— START Passage —

Existing scientific works found that some types of SIs contribute greatly to AGB estimation in different forest types. A study of AGB estimation using Landsat images in Northwestern Turkey revealed that SIs were better in estimating AGB in that forest type as compared to SB reflectance [
29]. However, the sensitivity of SIs to biomass vary between environments and forest types [
30,
31,
32,
33]. According to the research findings by [
30] in India, a significant correlation was observed between AGB and simple ratio (SR), difference vegetation index (DVI), normalized difference vegetation index (NDVI), soil adjusted vegetation index (SAVI) and modified soil adjusted vegetation index (MSAVI). Gizachew et al. [
19] found that NDVI, enhance vegetation index (EVI), SAVI, MSAVI, and normalized difference moisture index (NDMI) had significant correlations with total AGB in the Miombo woodlands of Tanzania. Furthermore, atmospherically resistant vegetation index (ARVI) of L8 imagery was used for AGB estimation in Mount Tai, China [
22]. A similar study in southern Portugal indicated that SIs are useful as predictors of AGB [
34]. Imran et al. [
35] in their study in Pakistan found that red-edge normalized difference vegetation index (RENDVI) had greater correlation with AGB than the individual SBs. Together with other SIs mentioned above, the red-edge simple ratio (SRRE) index was used for estimating AGB of mangrove forest in the Philippines [
26]. Motohka et al. [
36] studied the normalized difference green index (NDGI) as a good phenological indicator of various ecosystems in Japan. According to the study by [
37], data collected using unmanned aerial vehicles for monitoring the post-fire recovery of pine forests in the Mediterranean areas indicated excessive green index (ExGI) as a useful variable for estimating diameter at breast height (DBH), which is a default predictor of AGB allometry. In another study, ExGI was used for discriminating vegetation types in the USA and Canada [
38]. Furthermore, SIs that are indicators of leaf greenness and used in different applications including crop monitoring and discriminating vegetation types, like the green leaf index (GLI) and vegetation index (VI), were included in the current list of potential predictor variables to test if they relate to AGB. See Table 2 for detailed descriptions of the SIs explored in this study.

— END Passage —

Exercise instructions:
a) Answer these questions from the passage on spectral indices for biomass estimation:
(i) In the study in Pakistan, which index correlated more strongly with AGB than the individual SBs?
(ii) Which index of L8 imagery was used for AGB estimation in Mount Tai, China?
(iii) In the post-fire pine forest study, which variable did ExGI prove useful for estimating?
b) Resume the passage on spectral indices for biomass estimation, starting after its final sentence.

— START Items —

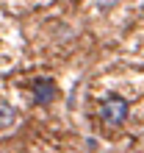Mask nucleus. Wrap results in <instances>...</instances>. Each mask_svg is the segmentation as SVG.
Listing matches in <instances>:
<instances>
[{
	"label": "nucleus",
	"mask_w": 144,
	"mask_h": 153,
	"mask_svg": "<svg viewBox=\"0 0 144 153\" xmlns=\"http://www.w3.org/2000/svg\"><path fill=\"white\" fill-rule=\"evenodd\" d=\"M17 123V109L11 103H6V100H0V131H6V128H11V125Z\"/></svg>",
	"instance_id": "3"
},
{
	"label": "nucleus",
	"mask_w": 144,
	"mask_h": 153,
	"mask_svg": "<svg viewBox=\"0 0 144 153\" xmlns=\"http://www.w3.org/2000/svg\"><path fill=\"white\" fill-rule=\"evenodd\" d=\"M31 92H33V103L36 106H47V103L56 100L58 86H56L53 78H33L31 81Z\"/></svg>",
	"instance_id": "2"
},
{
	"label": "nucleus",
	"mask_w": 144,
	"mask_h": 153,
	"mask_svg": "<svg viewBox=\"0 0 144 153\" xmlns=\"http://www.w3.org/2000/svg\"><path fill=\"white\" fill-rule=\"evenodd\" d=\"M130 114V103L122 95H108L100 100V120L105 125H122Z\"/></svg>",
	"instance_id": "1"
},
{
	"label": "nucleus",
	"mask_w": 144,
	"mask_h": 153,
	"mask_svg": "<svg viewBox=\"0 0 144 153\" xmlns=\"http://www.w3.org/2000/svg\"><path fill=\"white\" fill-rule=\"evenodd\" d=\"M97 8H103V11H108V8H114L116 6V0H94Z\"/></svg>",
	"instance_id": "4"
}]
</instances>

— END Items —

Answers for the tasks:
a)
(i) The red-edge normalized difference vegetation index (RENDVI)
(ii) The atmospherically resistant vegetation index (ARVI)
(iii) Diameter at breast height (DBH)

b)
The other group of potentially useful variables for AGB estimation are the texture data derived from the high-resolution PS images. These variables describe the role of pixel resolution in identifying spatial variations of image values. The texture information of L8 and S2 images were not used due to the coarser resolution of these images as compared to the PS images. Several studies indicated that image texture variables could improve AGB estimation, especially in dense tropical forests [
22,
27,
39]. The most common method of calculating image texture variables is the grey level co-occurrence matrix (GLCM). Table 3 shows how the GLCM variables were calculated.
Some studies (e.g., [
16,
19,
40]) evaluated the use of RS data for biomass estimation in small study areas in the region of east Africa. However, to the best of our knowledge, except some efforts related to the use of Landsat images for land cover classification and mapping, data from the mentioned satellite missions subject to analysis in the current study have never been used to assess AGB of the dry Afromontane forests in Ethiopia.
Because there is little current experience with what types of variables extracted from the satellite systems in question that would be useful for AGB modelling in this forest type, the first objective of this study was to explore what kind of variables extracted from the different satellite programs might be useful for AGB modelling in the dry Afromontane forest. The second objective was to evaluate to what extent such RS data could help improving the precision of AGB estimates beyond the precision of a pure FBSS in these forests.
2. Materials and Methods
2.1. Description of the Study Area
The study was conducted in the Degaga-Gambo forest in south-central Ethiopia. It belongs to a state-owned enterprise, Oromia Forest and Wildlife. The study area is located on the eastern escarpment of the central rift valley of Ethiopia, in the Horn of Africa (
Figure 1). It extends geographically from 38°45′ to 38°56′ E longitude and from 7°13′ to 7°33′ N latitude. The forest has an area of 14,176 ha. The altitude of the study area ranges from 2100 to 2730 m above sea level. The study area has a bimodal rainfall distribution. The main rainy season is from July to September while the short rainy season is from March to May [
41]. The mean annual precipitation and temperature in the area are 1245 mm and 14.9 °C, respectively.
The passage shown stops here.